■ Fragmento para leer:
Eccediciones

El sueño de Philémon produce monstruos

En un tebeo, se ve un joven alto con melena que viste un jersey azul a franjas blancas; va montado en un asno. En el bocadillo que sale de la boca —porque es un asno que habla— se puede leer: “El que quiere hacer el asno, hace el burro”.
Georges Perec


El 22 de julio de 1965, la editorial Dargaud lanzó al mercado el número 300 de la revista Pilote. Los directores de este popular semanario eran René Goscinny y Jean-Michel Charlier, que, además de soberbios guionistas, tenían un olfato muy agudo a la hora de contratar a los mejores creadores. Habían convertido la publica­ción en casa materna de personajes tan populares como Astérix, Obelix, Blueberry, Michel Tanguy, Valérian o Achille Talon. Pero aquel especial conmemorativo tuvo un extraordinario valor para los aficionados a la historieta. En su interior debutó una de las series más audaces e innovadoras de la revista: Philémon, obra maestra del gran Fred (1931-2013).

■ Datos aportados:
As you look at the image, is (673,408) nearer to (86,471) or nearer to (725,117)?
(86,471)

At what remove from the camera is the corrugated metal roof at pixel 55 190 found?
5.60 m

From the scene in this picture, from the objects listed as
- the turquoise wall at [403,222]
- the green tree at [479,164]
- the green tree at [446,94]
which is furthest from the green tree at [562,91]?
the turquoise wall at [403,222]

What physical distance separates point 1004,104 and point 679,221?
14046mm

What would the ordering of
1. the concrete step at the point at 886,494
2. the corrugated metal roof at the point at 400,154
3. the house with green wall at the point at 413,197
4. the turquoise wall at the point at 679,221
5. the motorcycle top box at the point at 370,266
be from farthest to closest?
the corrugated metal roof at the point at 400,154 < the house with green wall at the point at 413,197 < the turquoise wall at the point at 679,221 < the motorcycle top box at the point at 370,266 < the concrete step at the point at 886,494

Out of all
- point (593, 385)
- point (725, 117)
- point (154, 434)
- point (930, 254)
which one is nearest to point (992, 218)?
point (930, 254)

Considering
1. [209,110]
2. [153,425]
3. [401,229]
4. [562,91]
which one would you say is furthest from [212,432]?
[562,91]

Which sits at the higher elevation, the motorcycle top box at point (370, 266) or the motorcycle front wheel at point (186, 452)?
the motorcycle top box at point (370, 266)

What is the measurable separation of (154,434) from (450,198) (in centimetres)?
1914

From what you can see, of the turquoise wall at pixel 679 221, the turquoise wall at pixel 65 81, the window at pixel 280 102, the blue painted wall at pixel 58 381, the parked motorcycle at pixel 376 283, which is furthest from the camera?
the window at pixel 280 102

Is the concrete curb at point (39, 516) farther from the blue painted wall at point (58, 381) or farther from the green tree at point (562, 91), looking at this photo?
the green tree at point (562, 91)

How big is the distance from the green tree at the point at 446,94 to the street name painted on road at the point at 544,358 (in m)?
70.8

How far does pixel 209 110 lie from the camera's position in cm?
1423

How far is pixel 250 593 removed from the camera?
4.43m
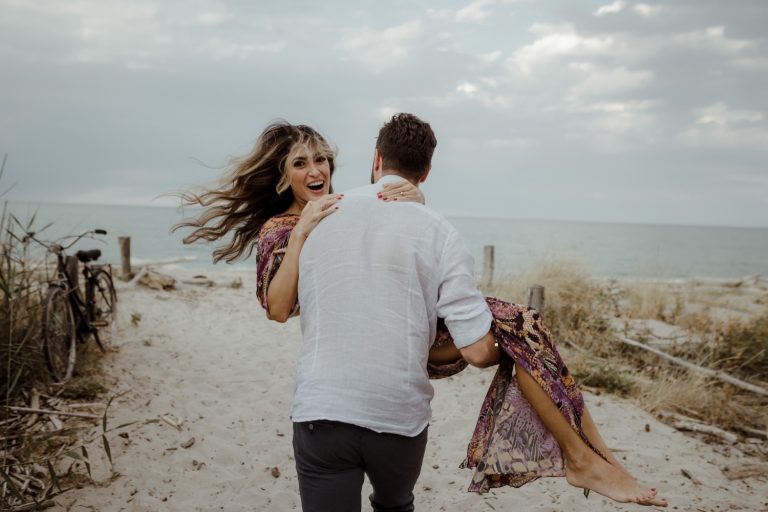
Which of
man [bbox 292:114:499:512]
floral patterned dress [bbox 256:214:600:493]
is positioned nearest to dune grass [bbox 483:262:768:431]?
floral patterned dress [bbox 256:214:600:493]

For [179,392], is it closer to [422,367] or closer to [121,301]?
[121,301]

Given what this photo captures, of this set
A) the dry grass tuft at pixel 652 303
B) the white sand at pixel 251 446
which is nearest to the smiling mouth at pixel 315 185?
the white sand at pixel 251 446

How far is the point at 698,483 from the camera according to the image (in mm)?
4820

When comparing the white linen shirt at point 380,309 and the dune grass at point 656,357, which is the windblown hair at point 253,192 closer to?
the white linen shirt at point 380,309

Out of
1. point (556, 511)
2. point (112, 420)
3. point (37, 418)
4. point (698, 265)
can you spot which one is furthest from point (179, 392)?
point (698, 265)

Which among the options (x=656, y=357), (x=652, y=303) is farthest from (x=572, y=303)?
(x=652, y=303)

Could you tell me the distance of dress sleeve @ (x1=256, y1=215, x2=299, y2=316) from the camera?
2242 millimetres

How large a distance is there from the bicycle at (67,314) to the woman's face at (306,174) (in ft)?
12.0

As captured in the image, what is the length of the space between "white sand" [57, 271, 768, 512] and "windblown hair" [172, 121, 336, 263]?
2.28 m

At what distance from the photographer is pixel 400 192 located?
197 cm

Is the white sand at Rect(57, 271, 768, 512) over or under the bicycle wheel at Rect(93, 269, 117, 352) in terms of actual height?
under

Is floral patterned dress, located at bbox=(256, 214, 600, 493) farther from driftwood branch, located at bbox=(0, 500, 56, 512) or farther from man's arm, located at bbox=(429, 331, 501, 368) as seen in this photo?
driftwood branch, located at bbox=(0, 500, 56, 512)

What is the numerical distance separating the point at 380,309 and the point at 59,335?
529 cm

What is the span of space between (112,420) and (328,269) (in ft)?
14.7
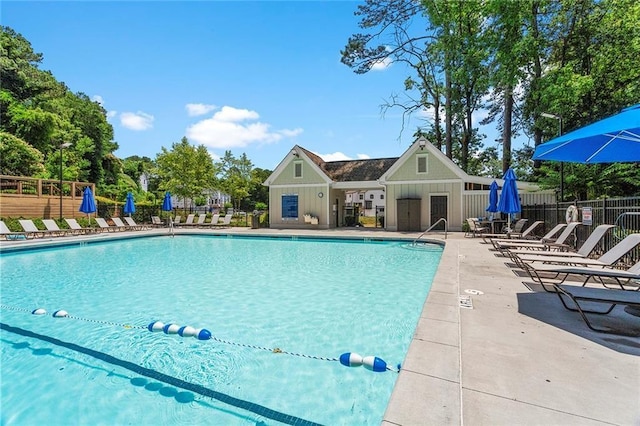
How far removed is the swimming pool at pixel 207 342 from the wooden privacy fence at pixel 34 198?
11.0 m

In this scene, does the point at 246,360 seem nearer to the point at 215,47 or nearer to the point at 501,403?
the point at 501,403

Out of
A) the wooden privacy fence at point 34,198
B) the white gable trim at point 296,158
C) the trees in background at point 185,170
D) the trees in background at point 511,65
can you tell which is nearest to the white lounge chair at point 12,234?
the wooden privacy fence at point 34,198

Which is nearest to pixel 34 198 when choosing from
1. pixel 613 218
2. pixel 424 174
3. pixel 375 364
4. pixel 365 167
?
pixel 365 167

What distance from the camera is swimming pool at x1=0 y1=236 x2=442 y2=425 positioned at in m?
2.74

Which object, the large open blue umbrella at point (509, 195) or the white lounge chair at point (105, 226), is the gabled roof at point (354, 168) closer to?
the large open blue umbrella at point (509, 195)

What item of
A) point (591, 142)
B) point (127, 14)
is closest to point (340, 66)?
point (127, 14)

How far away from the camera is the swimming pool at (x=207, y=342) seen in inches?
108

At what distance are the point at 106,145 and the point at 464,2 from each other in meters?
35.2

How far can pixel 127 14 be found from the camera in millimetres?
10438

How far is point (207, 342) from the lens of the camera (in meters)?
3.97

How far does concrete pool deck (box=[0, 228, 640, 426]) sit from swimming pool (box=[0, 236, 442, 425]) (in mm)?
641

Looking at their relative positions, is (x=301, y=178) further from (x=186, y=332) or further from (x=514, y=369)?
(x=514, y=369)

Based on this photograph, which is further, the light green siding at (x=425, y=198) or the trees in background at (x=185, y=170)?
the trees in background at (x=185, y=170)

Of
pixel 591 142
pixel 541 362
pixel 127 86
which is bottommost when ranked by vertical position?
pixel 541 362
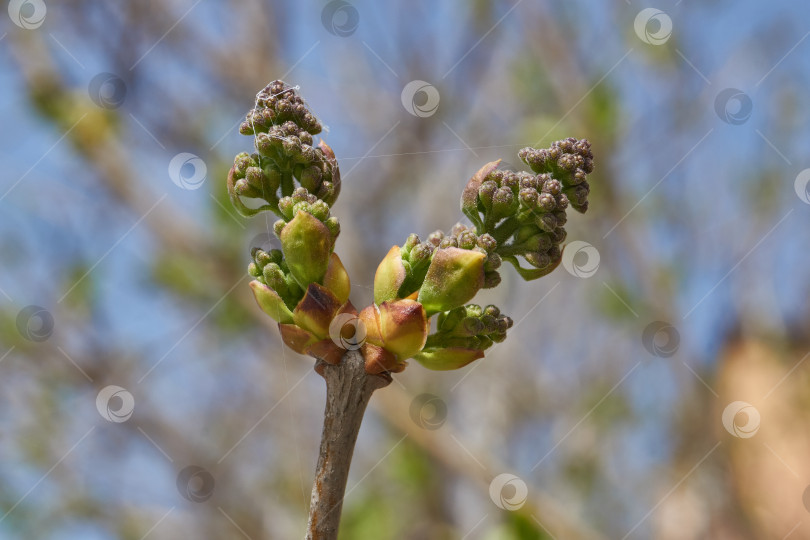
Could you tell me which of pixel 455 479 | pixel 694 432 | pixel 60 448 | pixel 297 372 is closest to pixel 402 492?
pixel 455 479

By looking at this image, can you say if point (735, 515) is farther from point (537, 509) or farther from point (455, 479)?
point (455, 479)

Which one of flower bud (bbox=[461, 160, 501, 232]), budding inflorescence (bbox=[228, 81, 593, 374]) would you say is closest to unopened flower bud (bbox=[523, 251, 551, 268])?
budding inflorescence (bbox=[228, 81, 593, 374])

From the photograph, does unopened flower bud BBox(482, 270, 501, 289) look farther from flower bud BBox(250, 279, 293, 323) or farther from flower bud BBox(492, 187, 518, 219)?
flower bud BBox(250, 279, 293, 323)

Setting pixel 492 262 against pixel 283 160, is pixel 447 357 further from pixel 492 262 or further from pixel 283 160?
pixel 283 160

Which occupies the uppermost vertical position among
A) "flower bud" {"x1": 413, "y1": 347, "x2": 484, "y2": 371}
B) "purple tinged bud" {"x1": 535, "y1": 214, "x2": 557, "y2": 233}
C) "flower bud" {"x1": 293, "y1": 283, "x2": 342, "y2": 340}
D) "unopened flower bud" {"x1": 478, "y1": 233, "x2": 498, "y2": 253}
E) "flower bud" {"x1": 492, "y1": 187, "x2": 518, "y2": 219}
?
"purple tinged bud" {"x1": 535, "y1": 214, "x2": 557, "y2": 233}

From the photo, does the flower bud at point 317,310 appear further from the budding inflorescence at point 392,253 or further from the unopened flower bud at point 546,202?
the unopened flower bud at point 546,202

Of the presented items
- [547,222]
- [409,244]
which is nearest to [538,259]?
[547,222]

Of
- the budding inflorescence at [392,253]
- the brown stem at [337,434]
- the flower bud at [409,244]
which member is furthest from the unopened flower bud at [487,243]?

■ Tareas escritas:
1 > Reproduce tal cual el tramo del fragmento sobre Philémon que va desde "Georges Perec" hasta "gran Fred (1931-2013).".
2 > Enumera los personajes populares que, según el fragmento sobre Philémon, tenían su casa materna en la revista Pilote.
3 > Prosigue el fragmento sobre Philémon a partir de su última frase.
Los registros proceden de otra fuente distinta.

■ Respuestas:
1 >
Georges Perec


El 22 de julio de 1965, la editorial Dargaud lanzó al mercado el número 300 de la revista Pilote. Los directores de este popular semanario eran René Goscinny y Jean-Michel Charlier, que, además de soberbios guionistas, tenían un olfato muy agudo a la hora de contratar a los mejores creadores. Habían convertido la publica­ción en casa materna de personajes tan populares como Astérix, Obelix, Blueberry, Michel Tanguy, Valérian o Achille Talon. Pero aquel especial conmemorativo tuvo un extraordinario valor para los aficionados a la historieta. En su interior debutó una de las series más audaces e innovadoras de la revista: Philémon, obra maestra del gran Fred (1931-2013).

2 > Astérix, Obelix, Blueberry, Michel Tanguy, Valérian y Achille Talon.

3 >
Fred fue una de las voces más singulares de su generación. Aficionado al dibujo desde la infancia y lector empedernido de literatura fantástica, descubrió los cómics gracias a Le Journal de Mickey y se apasionó por el medio leyendo las aventuras de Popeye y de Mandrake. Fue un autor versátil que cultivó con igual acierto la escri­tura de cuentos, la ilustración, el humor gráfico y el guion cinematográfico. Llegó, incluso, a componer la letra de alguna canción popular (Le fond de l’air est frais, interpretada por el cantante Jacques Dutronc en 1970). Pero los inicios de su carrera profesional lo presentan ligado al ejercicio del humor gráfico.

A principios de los sesenta, ejerció como director de arte del magazine satírico Hara- Kiri, ilustre predecesor de Charlie Hebdo y punta de lanza de una corriente de hu­mor absurdo, irreverente y libertario cuyos máximos exponentes figuraban, precisa­mente, en su nómina de colaboradores (como Reiser, Wolinski, Cabu o Topor). A mediados de los sesenta, Fred presentó a la revista Spirou el proyecto de una serie de historietas que, tras ser desestimado por el semanario belga, terminó en la redac­ción de Pilote. Allí, Goscinny hizo gala de su fino olfato editorial y acogió de buen grado la propuesta del postulante. De este modo, Philémon inició su andadura en aquel célebre semanario a razón de dos páginas por semana.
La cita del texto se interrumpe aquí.